Michael: It’s not hard at all. I mean, I recognize it and I admire it, and I thought his was a life of great courage and great will, what he did. It isn’t difficult at all for me to understand that and to celebrate it.

But I do feel as a storyteller that I want to get more than that into the film. And that’s very important, and the most important thing to some people. But I wanted to get a kind of broader view of the character and a broader view of the world than that. But it isn’t difficult to express that at all.

Rob: loan Gruffudd must have been a marvelous actor to direct – he’s had experience in that realm with the Poldark series, hasn’t he?

Michael: Yes, he has. I was lucky with him, because it was kind of essential to me that the main characters in the film were young, it seemed to me a genuine Camelot story, like a Kennedy story if you will, young people with great spirit taking on the establishment. And to do that they really had to cast it young. But it’s hard to find young actors who have any box office heat, but loan does have ? with the Fantastic Four. So that made it easier for me to convince the studio to cast it young.

Rob: Of course when you talk about the Camelot side, I’m sitting there going “Where do I recognize this guy from?” – of course he was Lancelot in King Arthur.

Michael: Yeah, there you go. [laugh]

Rob: What is it about the Wilberforce story that personally inspires you?

Michael: There’s tons of it really, but I suppose at the end of the day how I look at my life is, would I have the will, would I have the courage, to just stick at something in the way he did, and just simply not give up on it, and to be so convinced of the moral right of what he was doing that he just wouldn’t let it alone, although everybody was telling him to leave it alone, and he wasn’t getting anywhere with him. I think he’s a marvelous role model for anybody

Rob: The subject of slavery comes up, and there’s actually more slavery, apparently, in the world today than there was 200 years ago.

Michael: Yeah, frightening isn’t it?

Rob: Do you think people are going to get that message, out of the movie?
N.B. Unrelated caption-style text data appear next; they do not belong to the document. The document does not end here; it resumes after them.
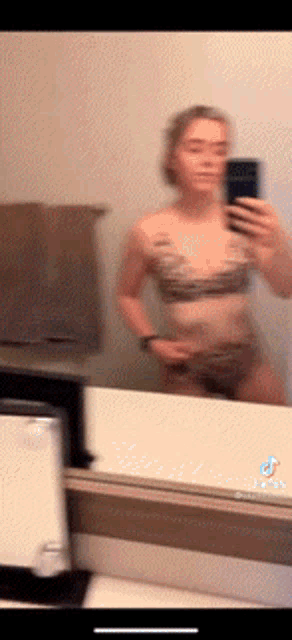 a woman is taking a selfie in front of a mirror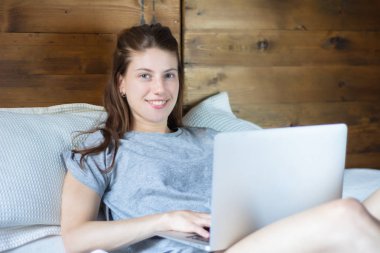 Genç kadın yatakta onu laptop kullanma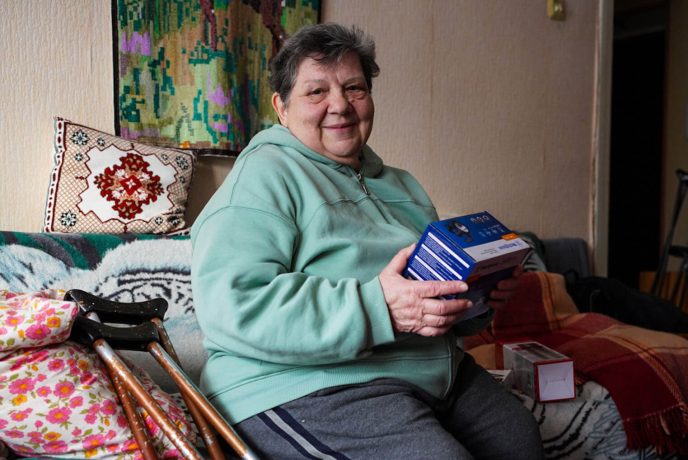 Maria holds some of her emergency supplies with her crutches by her side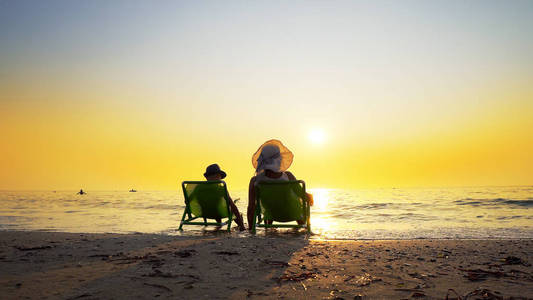 一家人母子在日落时分坐在沙滩上玩得开心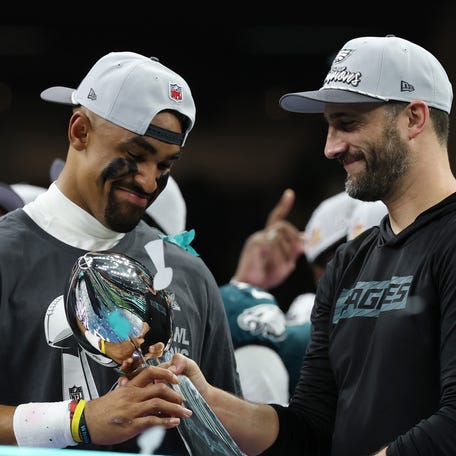 Feb 9, 2025; New Orleans, LA, USA; Philadelphia Eagles quarterback Jalen Hurts holds the Lombardi Trophy while standing next to Eagles head coach Nick Sirianni (R) during the championship trophy presentation. Mandatory Credit: Geoff Burke-Imagn Images
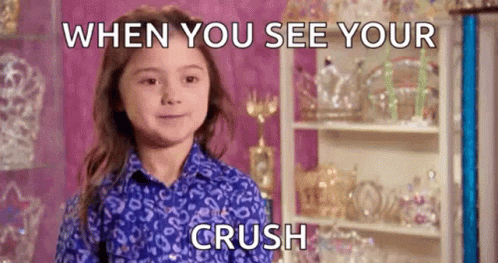 A Little Girl In A Blue Shirt Is Smiling While Standing In Front Of A Shelf With Trophies On It . GIF
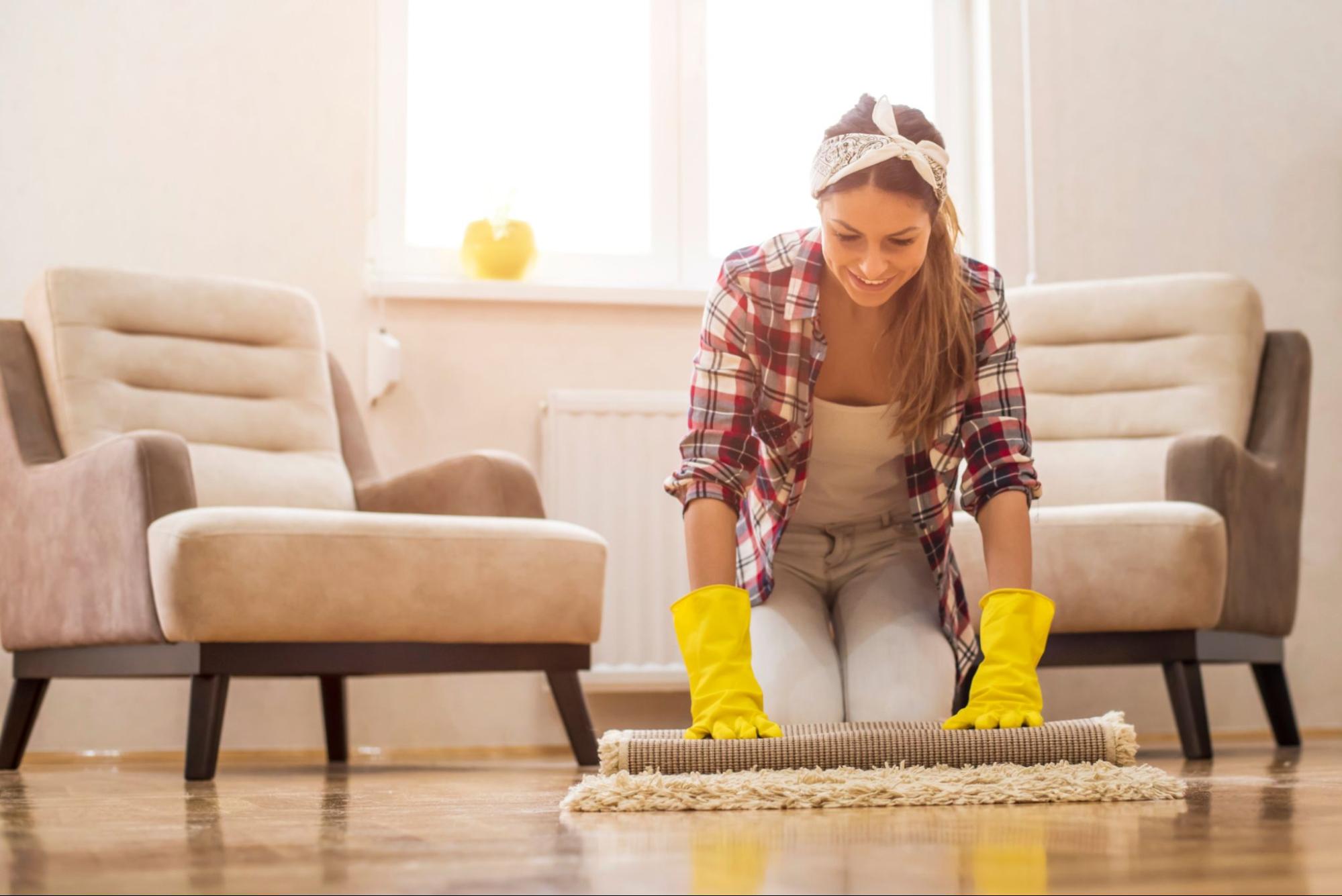 A woman cleans her floors during the spring. 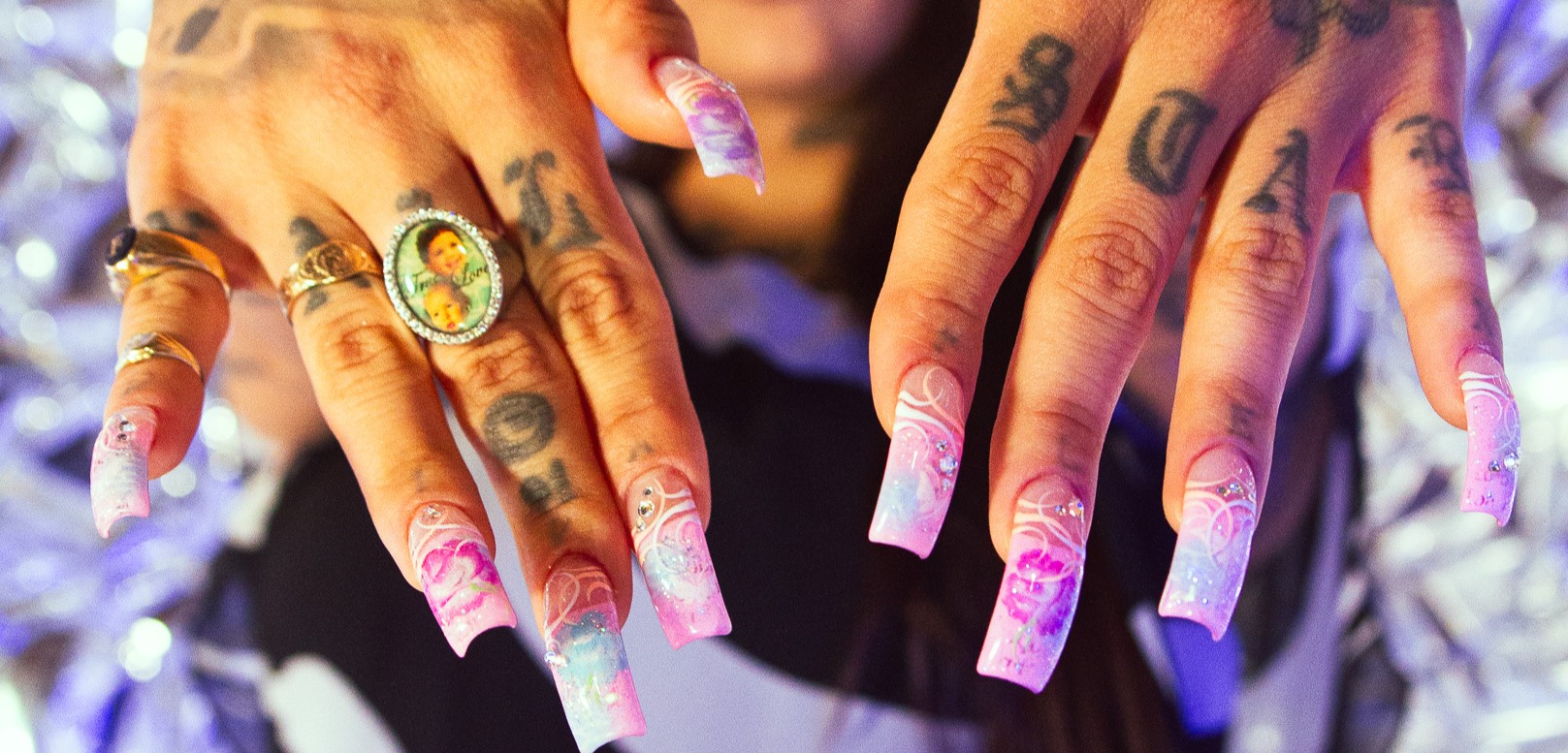 A close up of hands with the focus on the purple. pink, and blue design of her nails, her jewelery, and the tattoos on her fingers and the back of her hands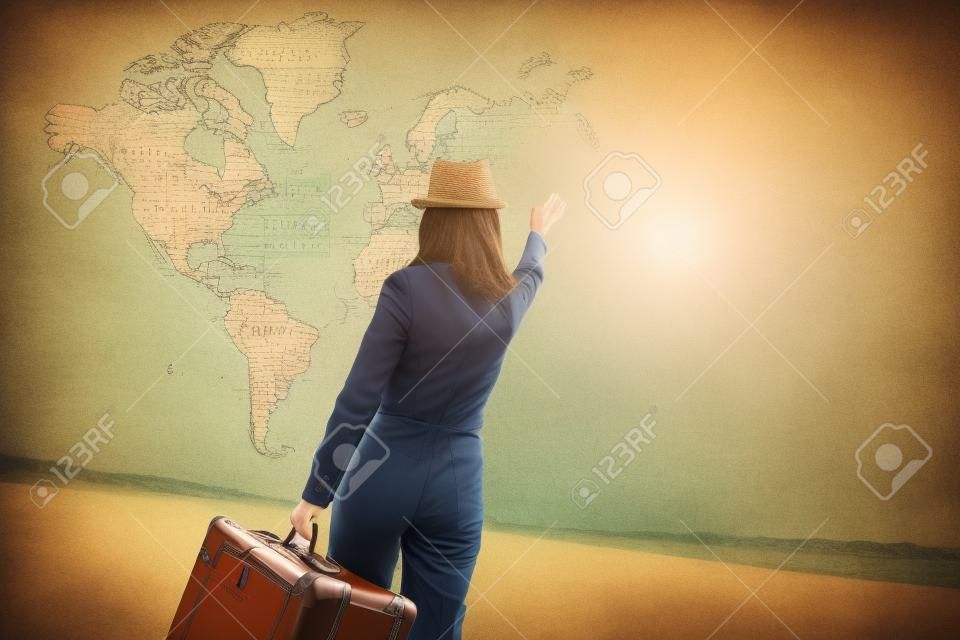Traveler woman with vintage suitcase waves her hand to map of the world. Concept of travel
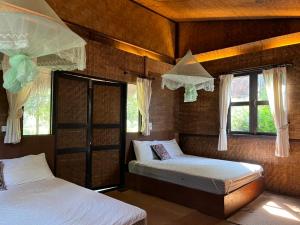 Postel nebo postele na pokoji v ubytování Paipunthong Resort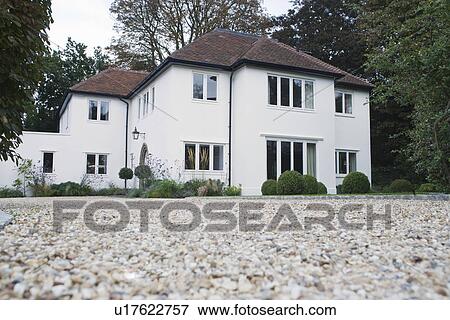 House exterior with surrounding yard and driveway View Large Photo Image Stock Photo - House exterior with surrounding yard and driveway. Fotosearch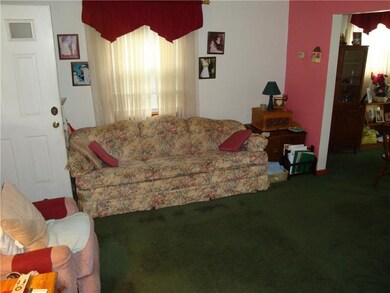 Large living room with ample natural light.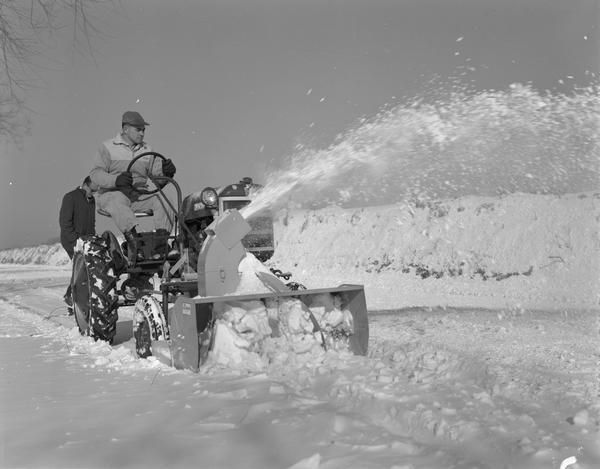 Man driving a Farmall Cub equipped with Danco snowblower clearing a roadway of snow.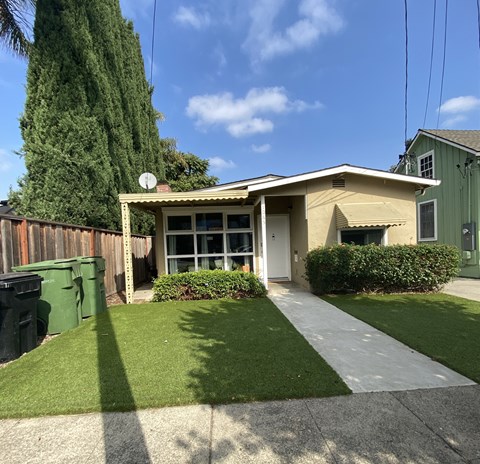 a small tan house with a driveway and a green fence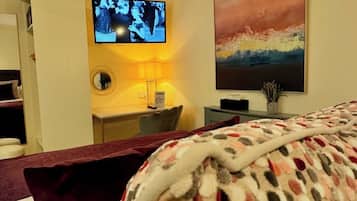 A hotel room with a bed, a television mounted on the wall, and a painting above the bed.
That they need to do something?

Michael: Not get it out of the film, but they get it, I think, out of the press and the publicity. There was a thing called Amazing Change, which is a big outreach that the American distributors did about the film. They were saying to people, don’t watch this film and think slavery’s been dealt with; it hasn’t. Slavery is never dealt with; slavery’s always with us, in every civilization there’s ever been. And it’s with us now, and be alive to it, be aware to it, sort of educate yourself to what’s going on, and then maybe in a tiny way you can help make things better. So that’s really the follow-up of the film, the press on the film, the writing about the film, that message isn’t really contained within the film.